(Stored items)
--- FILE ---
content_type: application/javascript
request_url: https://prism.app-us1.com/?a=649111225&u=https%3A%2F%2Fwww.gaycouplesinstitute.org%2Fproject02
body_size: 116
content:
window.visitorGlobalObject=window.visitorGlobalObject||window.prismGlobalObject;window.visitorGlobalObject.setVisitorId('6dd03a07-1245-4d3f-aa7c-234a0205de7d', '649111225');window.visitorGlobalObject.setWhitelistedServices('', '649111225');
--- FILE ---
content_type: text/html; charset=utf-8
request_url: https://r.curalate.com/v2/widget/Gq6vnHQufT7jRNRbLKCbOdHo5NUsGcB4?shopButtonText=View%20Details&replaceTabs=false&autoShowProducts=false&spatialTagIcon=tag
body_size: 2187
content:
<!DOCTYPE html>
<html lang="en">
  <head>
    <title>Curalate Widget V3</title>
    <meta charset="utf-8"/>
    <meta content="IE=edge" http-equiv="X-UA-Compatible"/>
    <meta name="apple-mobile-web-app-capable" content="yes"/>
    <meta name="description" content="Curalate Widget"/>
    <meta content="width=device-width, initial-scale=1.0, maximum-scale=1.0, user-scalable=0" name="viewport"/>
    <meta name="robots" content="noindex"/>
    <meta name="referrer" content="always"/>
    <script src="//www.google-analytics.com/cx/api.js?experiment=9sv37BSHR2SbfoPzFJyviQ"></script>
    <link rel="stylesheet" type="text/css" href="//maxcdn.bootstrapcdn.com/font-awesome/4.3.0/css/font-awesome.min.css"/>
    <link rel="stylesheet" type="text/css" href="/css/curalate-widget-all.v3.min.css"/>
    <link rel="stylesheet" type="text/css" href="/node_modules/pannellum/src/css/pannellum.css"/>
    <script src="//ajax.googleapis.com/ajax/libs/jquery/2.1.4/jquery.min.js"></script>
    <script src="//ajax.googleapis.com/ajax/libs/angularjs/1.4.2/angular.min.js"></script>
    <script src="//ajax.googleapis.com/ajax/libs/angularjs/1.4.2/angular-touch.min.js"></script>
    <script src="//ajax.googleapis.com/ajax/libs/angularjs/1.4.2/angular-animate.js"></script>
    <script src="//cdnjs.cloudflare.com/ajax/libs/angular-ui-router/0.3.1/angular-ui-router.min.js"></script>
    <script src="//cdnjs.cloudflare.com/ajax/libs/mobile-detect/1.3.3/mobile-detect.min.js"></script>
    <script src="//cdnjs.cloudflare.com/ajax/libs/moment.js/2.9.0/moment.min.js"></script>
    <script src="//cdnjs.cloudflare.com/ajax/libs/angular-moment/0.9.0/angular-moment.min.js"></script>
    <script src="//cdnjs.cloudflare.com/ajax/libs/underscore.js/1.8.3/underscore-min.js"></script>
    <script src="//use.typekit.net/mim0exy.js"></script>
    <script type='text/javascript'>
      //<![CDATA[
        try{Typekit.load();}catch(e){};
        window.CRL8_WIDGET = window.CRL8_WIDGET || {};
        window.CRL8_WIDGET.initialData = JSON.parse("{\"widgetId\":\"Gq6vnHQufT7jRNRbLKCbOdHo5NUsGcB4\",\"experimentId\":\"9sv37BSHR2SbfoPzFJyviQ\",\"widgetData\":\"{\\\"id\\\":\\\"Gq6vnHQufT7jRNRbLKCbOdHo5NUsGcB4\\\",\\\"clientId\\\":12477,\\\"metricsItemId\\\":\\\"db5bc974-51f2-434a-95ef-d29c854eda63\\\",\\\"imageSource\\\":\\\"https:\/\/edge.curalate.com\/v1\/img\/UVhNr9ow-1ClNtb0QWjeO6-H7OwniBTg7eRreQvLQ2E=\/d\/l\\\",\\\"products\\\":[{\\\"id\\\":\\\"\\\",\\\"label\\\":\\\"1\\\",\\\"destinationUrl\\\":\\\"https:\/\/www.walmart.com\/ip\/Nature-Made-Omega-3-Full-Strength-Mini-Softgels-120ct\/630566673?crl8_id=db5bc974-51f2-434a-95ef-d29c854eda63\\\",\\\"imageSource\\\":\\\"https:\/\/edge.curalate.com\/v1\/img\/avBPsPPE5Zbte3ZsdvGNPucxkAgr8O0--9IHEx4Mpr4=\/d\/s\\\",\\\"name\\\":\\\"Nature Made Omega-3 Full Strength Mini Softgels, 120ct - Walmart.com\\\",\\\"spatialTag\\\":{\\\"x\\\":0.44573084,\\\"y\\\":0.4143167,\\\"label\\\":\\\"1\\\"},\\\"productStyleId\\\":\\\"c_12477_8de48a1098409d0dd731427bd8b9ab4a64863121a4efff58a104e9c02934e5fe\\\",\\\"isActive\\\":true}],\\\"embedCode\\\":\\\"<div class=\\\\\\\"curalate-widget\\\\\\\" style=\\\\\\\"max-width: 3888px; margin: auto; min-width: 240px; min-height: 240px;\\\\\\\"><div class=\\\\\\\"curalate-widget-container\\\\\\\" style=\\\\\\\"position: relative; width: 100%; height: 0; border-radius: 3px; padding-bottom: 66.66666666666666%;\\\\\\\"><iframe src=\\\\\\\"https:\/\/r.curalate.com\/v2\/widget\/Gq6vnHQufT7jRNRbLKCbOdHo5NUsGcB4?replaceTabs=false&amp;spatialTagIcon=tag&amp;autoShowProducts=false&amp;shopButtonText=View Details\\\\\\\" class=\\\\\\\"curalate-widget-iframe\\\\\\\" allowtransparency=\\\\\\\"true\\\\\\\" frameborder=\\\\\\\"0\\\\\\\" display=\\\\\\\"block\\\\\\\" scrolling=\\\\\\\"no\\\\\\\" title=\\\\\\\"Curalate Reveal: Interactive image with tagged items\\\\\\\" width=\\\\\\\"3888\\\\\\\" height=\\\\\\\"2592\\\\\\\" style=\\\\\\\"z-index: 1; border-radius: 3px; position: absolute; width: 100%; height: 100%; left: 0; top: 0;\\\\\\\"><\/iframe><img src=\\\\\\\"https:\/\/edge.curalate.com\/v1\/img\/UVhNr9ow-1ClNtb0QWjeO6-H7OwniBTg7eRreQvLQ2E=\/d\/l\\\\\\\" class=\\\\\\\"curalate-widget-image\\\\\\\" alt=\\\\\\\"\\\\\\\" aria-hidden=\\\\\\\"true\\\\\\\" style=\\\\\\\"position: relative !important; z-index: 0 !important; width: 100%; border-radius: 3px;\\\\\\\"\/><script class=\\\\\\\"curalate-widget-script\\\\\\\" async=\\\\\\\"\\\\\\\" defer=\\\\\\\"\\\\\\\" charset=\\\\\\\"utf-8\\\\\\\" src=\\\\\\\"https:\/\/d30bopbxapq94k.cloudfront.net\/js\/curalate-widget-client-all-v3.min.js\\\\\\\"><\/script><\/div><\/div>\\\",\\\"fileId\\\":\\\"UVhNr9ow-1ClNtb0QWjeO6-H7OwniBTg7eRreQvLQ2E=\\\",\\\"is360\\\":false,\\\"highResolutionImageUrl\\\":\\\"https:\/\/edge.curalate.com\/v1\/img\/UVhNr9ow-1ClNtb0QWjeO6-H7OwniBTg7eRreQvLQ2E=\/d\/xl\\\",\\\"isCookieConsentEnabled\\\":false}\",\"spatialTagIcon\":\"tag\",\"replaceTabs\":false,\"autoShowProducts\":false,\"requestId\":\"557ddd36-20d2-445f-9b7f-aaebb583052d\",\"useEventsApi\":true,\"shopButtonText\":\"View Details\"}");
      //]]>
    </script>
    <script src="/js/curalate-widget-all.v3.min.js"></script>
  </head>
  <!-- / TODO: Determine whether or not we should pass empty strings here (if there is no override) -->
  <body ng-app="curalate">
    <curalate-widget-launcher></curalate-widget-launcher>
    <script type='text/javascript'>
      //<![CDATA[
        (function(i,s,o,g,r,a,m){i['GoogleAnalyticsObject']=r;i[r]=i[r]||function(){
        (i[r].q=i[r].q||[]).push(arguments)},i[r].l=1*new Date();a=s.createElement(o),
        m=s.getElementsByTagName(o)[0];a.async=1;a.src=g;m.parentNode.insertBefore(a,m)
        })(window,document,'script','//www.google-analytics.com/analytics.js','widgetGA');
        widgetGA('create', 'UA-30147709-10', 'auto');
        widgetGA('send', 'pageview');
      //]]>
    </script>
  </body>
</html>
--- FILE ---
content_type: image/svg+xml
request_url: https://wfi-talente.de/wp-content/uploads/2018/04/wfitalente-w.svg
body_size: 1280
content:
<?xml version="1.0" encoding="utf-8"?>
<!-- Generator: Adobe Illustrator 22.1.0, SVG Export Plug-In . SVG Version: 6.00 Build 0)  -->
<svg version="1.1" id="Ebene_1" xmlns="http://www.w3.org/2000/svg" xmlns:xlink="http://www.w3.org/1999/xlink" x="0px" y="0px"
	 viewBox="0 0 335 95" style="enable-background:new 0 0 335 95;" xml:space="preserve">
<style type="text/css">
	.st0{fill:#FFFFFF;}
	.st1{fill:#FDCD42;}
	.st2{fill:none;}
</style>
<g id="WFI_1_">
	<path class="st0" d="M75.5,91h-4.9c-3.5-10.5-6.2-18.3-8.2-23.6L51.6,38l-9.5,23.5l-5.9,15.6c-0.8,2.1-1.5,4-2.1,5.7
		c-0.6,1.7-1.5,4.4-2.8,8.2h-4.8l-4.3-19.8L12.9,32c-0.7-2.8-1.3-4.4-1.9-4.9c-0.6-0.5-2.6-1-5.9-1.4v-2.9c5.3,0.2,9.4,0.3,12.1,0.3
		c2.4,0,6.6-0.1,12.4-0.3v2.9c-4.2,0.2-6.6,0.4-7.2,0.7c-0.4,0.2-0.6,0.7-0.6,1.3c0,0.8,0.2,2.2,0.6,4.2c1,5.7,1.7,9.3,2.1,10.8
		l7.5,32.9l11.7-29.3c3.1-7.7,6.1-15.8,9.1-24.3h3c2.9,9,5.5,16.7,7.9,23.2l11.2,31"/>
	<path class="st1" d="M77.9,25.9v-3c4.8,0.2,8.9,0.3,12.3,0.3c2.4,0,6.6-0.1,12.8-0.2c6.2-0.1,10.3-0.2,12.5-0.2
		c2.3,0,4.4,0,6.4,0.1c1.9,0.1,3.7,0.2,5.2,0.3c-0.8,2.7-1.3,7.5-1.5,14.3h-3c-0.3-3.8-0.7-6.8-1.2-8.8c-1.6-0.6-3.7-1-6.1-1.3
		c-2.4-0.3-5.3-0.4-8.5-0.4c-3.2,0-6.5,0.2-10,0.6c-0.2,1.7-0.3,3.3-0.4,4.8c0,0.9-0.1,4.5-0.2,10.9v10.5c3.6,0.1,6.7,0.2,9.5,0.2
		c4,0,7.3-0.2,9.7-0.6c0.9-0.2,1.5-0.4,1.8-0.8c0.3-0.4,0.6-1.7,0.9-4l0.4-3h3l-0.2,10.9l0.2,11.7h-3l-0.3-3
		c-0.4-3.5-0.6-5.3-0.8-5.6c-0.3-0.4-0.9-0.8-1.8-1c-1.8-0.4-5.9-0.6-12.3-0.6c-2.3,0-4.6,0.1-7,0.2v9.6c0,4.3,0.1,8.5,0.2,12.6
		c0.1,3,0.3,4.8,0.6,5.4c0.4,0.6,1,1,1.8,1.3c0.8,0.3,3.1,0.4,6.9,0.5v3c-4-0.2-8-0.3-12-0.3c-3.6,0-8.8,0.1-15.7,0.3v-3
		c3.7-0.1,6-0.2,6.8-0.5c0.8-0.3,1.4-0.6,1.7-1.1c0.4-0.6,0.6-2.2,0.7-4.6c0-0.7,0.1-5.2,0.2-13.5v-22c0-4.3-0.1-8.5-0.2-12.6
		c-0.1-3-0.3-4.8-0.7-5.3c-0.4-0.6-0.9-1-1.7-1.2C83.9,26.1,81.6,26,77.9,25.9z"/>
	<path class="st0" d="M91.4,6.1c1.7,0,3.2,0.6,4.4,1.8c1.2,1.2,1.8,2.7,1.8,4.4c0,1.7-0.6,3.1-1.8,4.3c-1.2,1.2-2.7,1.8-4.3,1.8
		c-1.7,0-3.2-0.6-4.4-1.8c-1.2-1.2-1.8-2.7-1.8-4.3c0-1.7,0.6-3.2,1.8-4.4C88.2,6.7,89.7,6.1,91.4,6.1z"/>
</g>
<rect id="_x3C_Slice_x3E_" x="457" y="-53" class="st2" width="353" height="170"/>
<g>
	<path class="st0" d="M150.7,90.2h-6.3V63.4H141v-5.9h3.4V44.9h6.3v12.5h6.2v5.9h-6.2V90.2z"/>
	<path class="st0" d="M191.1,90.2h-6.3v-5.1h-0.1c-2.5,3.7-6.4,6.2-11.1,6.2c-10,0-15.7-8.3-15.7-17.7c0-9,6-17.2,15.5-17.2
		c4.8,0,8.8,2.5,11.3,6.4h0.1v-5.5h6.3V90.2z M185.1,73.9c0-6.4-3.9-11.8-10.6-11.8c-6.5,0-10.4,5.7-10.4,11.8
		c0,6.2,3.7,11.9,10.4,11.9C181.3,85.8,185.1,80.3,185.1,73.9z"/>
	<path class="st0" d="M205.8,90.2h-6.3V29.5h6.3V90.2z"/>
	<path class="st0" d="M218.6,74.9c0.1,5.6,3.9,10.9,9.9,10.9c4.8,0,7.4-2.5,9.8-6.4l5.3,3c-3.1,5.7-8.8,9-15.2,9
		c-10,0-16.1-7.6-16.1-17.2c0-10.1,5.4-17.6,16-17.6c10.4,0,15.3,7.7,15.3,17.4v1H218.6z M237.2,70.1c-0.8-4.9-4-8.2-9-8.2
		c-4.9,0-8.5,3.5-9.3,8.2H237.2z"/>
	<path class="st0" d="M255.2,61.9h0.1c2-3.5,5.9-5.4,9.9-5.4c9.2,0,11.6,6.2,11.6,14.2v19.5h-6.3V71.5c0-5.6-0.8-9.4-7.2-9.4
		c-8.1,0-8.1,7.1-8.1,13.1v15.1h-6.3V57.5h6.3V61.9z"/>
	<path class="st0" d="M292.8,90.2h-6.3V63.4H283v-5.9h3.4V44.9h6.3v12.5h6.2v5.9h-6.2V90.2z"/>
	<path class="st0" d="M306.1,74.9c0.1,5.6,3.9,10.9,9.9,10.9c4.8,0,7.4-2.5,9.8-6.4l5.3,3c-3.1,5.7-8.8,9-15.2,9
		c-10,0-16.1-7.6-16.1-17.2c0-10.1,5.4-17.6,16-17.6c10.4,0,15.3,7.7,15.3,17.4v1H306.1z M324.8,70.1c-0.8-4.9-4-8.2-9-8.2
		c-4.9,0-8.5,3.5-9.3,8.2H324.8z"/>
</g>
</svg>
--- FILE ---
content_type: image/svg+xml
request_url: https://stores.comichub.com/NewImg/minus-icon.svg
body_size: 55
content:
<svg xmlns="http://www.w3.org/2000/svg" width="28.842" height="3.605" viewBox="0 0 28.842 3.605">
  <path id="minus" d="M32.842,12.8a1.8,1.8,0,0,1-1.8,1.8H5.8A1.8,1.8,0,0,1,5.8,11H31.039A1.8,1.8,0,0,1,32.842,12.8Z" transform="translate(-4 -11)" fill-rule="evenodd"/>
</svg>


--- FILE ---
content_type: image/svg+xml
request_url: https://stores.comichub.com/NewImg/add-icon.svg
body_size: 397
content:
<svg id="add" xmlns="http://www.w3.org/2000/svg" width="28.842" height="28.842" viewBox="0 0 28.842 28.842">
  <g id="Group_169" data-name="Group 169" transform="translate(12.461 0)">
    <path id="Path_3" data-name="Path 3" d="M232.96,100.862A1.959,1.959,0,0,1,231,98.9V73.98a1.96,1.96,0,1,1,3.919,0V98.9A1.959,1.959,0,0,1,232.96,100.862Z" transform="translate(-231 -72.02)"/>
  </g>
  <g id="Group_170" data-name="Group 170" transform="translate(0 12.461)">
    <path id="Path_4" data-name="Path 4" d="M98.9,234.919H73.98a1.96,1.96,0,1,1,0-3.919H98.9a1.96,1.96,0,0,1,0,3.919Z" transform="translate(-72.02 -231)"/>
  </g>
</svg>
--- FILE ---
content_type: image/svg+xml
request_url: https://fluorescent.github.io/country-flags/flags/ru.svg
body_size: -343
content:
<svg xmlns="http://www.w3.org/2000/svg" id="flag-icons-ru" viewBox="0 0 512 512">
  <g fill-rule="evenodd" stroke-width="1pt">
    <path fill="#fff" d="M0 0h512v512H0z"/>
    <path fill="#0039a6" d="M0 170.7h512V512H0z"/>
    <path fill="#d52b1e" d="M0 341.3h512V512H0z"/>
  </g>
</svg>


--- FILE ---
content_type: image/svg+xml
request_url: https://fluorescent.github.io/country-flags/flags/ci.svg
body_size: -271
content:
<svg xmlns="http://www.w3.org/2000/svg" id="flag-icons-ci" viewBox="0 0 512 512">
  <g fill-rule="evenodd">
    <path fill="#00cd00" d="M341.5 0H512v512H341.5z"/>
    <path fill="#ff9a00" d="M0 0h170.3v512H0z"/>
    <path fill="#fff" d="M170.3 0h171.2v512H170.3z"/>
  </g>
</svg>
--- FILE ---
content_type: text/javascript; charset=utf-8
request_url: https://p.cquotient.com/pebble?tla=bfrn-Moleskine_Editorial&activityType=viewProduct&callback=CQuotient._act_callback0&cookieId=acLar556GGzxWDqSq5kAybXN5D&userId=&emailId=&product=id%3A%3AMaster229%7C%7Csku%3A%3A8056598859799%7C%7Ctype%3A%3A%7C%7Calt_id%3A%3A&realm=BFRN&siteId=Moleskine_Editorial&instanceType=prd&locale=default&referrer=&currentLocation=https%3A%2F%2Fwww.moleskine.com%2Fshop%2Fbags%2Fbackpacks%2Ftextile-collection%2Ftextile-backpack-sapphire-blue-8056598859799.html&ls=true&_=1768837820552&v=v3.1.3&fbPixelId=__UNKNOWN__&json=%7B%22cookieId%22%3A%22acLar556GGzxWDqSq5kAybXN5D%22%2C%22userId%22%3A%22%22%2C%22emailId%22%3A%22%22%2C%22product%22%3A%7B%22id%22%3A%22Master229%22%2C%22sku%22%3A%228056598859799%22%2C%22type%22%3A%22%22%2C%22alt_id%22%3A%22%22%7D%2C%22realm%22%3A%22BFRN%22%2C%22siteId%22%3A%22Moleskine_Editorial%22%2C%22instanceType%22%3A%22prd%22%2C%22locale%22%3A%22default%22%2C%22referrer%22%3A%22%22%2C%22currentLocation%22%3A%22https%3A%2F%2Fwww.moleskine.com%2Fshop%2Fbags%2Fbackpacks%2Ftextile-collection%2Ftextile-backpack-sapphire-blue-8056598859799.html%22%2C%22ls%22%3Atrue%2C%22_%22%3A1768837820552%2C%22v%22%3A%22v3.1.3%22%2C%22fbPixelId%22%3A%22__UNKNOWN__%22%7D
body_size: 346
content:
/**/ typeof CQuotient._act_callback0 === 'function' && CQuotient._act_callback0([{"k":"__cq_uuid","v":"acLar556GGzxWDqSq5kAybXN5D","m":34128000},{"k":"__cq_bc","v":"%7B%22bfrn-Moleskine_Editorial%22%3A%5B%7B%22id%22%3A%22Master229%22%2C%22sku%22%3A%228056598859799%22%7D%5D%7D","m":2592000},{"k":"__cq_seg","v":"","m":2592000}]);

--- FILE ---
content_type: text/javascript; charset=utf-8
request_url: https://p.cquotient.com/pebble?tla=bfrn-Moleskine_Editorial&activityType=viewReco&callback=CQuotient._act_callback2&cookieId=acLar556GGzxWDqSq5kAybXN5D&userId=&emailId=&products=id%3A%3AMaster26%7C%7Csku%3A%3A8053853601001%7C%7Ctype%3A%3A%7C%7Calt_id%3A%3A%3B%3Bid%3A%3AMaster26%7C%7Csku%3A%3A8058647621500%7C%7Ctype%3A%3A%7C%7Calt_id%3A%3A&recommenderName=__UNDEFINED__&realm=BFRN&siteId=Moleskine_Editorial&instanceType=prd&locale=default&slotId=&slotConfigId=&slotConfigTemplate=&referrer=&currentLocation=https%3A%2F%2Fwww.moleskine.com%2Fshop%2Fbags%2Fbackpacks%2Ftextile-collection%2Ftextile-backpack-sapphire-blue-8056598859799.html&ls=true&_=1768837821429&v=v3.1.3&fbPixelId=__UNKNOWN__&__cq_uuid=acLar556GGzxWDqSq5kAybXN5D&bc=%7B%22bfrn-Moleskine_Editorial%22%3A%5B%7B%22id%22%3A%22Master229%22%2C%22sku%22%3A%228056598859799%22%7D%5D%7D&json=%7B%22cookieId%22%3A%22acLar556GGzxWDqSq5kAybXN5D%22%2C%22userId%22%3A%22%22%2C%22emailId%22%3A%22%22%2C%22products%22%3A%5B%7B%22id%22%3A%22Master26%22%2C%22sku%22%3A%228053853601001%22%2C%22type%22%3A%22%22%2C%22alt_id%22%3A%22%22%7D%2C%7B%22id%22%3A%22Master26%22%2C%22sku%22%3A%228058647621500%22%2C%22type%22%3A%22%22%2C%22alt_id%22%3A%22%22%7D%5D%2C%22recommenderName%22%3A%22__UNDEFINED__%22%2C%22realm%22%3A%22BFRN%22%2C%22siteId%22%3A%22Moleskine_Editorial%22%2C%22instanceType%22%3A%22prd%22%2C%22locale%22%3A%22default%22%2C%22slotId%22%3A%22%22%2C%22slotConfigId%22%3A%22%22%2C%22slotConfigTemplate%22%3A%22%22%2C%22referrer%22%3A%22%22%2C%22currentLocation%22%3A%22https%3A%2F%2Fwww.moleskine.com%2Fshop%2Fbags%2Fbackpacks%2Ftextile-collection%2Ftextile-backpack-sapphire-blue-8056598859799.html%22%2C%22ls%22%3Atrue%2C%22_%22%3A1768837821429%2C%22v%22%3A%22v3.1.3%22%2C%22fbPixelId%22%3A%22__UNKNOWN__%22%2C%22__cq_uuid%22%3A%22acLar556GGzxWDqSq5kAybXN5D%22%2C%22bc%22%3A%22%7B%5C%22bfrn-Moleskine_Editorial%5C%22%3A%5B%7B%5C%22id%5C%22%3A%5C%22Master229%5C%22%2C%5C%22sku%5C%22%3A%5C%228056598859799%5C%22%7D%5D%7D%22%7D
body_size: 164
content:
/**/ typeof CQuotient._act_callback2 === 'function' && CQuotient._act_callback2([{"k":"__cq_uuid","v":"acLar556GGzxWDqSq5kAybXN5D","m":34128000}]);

◆ Exercise goal
Scan the data above and report each line in which "ajax" is present.

◆ Answer to this task
    <script src="//ajax.googleapis.com/ajax/libs/jquery/2.1.4/jquery.min.js"></script>
    <script src="//ajax.googleapis.com/ajax/libs/angularjs/1.4.2/angular.min.js"></script>
    <script src="//ajax.googleapis.com/ajax/libs/angularjs/1.4.2/angular-touch.min.js"></script>
    <script src="//ajax.googleapis.com/ajax/libs/angularjs/1.4.2/angular-animate.js"></script>
    <script src="//cdnjs.cloudflare.com/ajax/libs/angular-ui-router/0.3.1/angular-ui-router.min.js"></script>
    <script src="//cdnjs.cloudflare.com/ajax/libs/mobile-detect/1.3.3/mobile-detect.min.js"></script>
    <script src="//cdnjs.cloudflare.com/ajax/libs/moment.js/2.9.0/moment.min.js"></script>
    <script src="//cdnjs.cloudflare.com/ajax/libs/angular-moment/0.9.0/angular-moment.min.js"></script>
    <script src="//cdnjs.cloudflare.com/ajax/libs/underscore.js/1.8.3/underscore-min.js"></script>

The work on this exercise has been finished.